§ **EXERCISE PROMPT**:
When a line in the entries below contains the word "html", copy that line.

(Dataset entries)

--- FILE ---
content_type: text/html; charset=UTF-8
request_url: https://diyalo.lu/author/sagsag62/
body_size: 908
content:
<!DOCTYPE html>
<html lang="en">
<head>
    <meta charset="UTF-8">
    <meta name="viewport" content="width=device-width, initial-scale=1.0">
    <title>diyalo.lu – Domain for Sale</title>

§ **RESULT FOR THIS EXERCISE**:
content_type: text/html; charset=UTF-8
<!DOCTYPE html>
<html lang="en">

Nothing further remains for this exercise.